Significance. If the results hold, this work provides a valuable extension of SGD theory to the mini-batching regime under infinite-variance noise, which is practically relevant. The explicit batch-size dependence in the moment bounds and limit theorems offers concrete guidance for algorithm tuning. The approach appropriately leverages established techniques for stable processes and Lévy-driven SDEs, and the three families of results (moments, distributional convergence, averaged limits) are consistent with the literature.

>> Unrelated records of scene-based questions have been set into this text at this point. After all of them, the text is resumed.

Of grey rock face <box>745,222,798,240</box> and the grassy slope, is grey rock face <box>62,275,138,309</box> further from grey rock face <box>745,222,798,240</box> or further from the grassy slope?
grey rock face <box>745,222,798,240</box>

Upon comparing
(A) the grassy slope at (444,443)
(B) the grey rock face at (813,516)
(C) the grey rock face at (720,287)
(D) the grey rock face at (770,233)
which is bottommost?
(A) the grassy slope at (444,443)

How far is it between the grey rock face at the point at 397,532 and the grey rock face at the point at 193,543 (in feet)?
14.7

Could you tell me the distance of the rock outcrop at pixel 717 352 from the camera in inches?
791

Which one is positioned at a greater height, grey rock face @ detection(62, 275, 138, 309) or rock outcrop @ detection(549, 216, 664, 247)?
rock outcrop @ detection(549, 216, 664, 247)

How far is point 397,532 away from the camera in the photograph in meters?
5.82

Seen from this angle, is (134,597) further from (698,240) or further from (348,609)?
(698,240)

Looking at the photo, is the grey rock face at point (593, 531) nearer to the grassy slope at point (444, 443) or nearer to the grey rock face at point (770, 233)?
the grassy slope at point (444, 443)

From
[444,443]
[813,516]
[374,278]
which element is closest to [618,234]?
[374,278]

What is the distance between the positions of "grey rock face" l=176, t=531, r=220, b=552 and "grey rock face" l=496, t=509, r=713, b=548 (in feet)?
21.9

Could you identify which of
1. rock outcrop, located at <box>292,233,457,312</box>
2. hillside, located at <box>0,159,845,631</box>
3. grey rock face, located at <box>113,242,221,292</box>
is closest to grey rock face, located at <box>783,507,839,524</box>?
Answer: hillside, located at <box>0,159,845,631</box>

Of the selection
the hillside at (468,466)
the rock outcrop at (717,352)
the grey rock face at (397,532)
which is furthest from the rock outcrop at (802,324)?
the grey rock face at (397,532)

The paper ships clear statements of the central claims and assumptions.

minor comments (4)

The introduction should more explicitly delineate the novel arguments required for the mini-batching regime from the inherited results for the non-batched and finite-variance cases.
Clarify the precise growth conditions on the batch-size schedule b_n that are needed for each of the three main results (e.g., for constant-stepsize convergence in probability).
In the statements of the distributional limits, explicitly recall or reference the definition of the stationary law of the α-stable-driven OU process to ensure the limit is well-defined for α∈(1,2).
Minor notational inconsistencies in the indexing of the batch-size schedule across the moment bounds and averaging sections should be unified.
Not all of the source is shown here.